Martha Ratliff gave a presentation "Austronesian/Hmong-Mien Sound Correspondences" at the University of Michigan in 2020. She serves on the advisory boards of Diachronica, Linguistics of the Tibeto-Burman Area, Papers in Historical Phonology, and Current Issues in Linguistic Theory. She reviewed manuscripts for journals and presses, and reviewed grant proposals for the NSF and the European Research Council. At WSU, she administers language proficiency tests for Hmong-American students.
Barry Rosen was recently named a Florida International University Top Scholar in the category of established faculty with significant grants. The National Institutes of Health (NIH) has supported Rosen's research on arsenic toxicity and detoxification for nearly four decades, with total funding of over $23M. See article here.
Francis Shor published a book in 2020: Weaponized Whiteness: The Constructions and Deconstructions of White Identity Politics (Brill). He also published "The Long Life of U. S. Institutionalized White Supremacist Terror" in Critical Sociology and three articles in the online journals CounterPunch and Against the Current. He made conference presentations at the Social Science History Association Conference in Chicago and at a Utopian Studies Conference at MSU, and gave four local lectures and classes. He was named Fulbright Specialist for the period 2019-2022.
Shor serves as Director of the Public Education and Community Engagement Project and is an Advisory Board Member of the Michigan Coalition for Human Rights.
Frances Trix published two chapters, "Ramadan in Prizren, Kosovo" in Everyday Life in the Balkans (Indiana University Press) and "Kosova: Resisting Expulsion and Building on Independence" in Central and Southeast European Politics since 1989 (Cambridge University Press), as well as a review in the Annals of Anthropological Practice. She also presented a paper at the American Anthropological Association Annual Meeting in Vancouver: "Local Volunteers Working with Refugees across Germany: Community Size and Leadership as Variables".
Trix gave two local presentations in 2019, one for a memorial at the Albanian American Bektashi Center in Taylor and another at Christ Church in Detroit on refugees.

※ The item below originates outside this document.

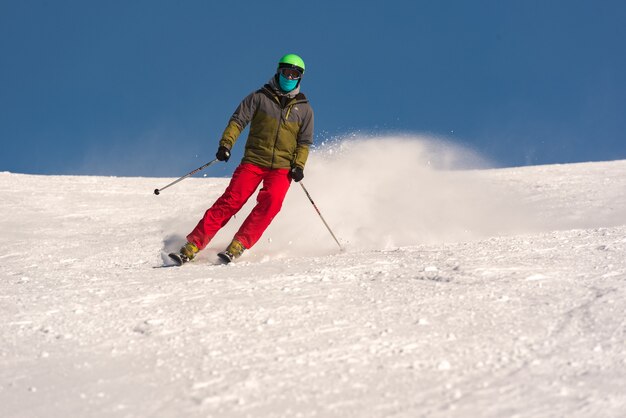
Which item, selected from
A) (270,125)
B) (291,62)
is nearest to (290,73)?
Answer: (291,62)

Charles Stivale published 35 translations of the lectures of Gilles Deleuze on the Deleuze Seminars website (Purdue University), 20 from the Leibniz seminar 1986-87 and 15 from the Spinoza seminars 1980-81. He serves as Co-Director of the Deleuze Seminars website. He also gave a talk at a Deleuze & Guattari Conference in Tokyo, "Deleuze, Gilles: The Pure, the Imperceptible, Sobriety".

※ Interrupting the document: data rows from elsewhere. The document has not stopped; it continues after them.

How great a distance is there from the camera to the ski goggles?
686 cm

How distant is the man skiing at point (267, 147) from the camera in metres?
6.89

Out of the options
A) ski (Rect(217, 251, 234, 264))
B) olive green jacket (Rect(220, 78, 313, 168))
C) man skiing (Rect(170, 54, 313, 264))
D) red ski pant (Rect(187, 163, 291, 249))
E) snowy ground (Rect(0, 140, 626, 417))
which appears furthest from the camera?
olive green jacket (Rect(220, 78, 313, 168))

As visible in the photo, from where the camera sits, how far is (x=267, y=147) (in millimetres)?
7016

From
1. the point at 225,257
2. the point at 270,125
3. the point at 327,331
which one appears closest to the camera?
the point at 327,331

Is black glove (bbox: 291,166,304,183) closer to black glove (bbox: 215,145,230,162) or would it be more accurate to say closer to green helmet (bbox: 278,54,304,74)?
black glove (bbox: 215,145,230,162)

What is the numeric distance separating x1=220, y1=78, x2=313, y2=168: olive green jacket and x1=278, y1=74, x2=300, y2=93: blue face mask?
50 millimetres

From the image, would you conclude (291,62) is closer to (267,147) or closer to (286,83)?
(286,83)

Glenn Weisfeld published a book, Evolved Emotions: An Interdisciplinary and Functional Analysis (Lexington Books). He also co-edited Psychology of Marriage: An Evolutionary and Cross-Cultural View (Lexington Books).
Arlene Weitz co-authored two articles: "Parents' Perceptions of Service Needs and Access of Adult Children with Autism Spectrum Disorder" in Families in Society and "Responding to Intimate Partner Violence: Urban Women's Decisions about Getting Personal Protection Orders when Other Resources are Scarce" in Violence Against Women.
Margaret Winters published two books this year: Historical Linguistics: A Cognitive Grammar Introduction (Benjamins) and with Geoff Nathan, Cognitive Linguistics for Linguists (Springer).
Winters is a member of the Board of Visitors, Wayne State University Press, an emerita member of the ACR Michigan Women's Network, and a member of the Advisory Council for the Association of Chief Academic Officers. She also taught Languages of the World (with Geoff Nathan) for SOAR.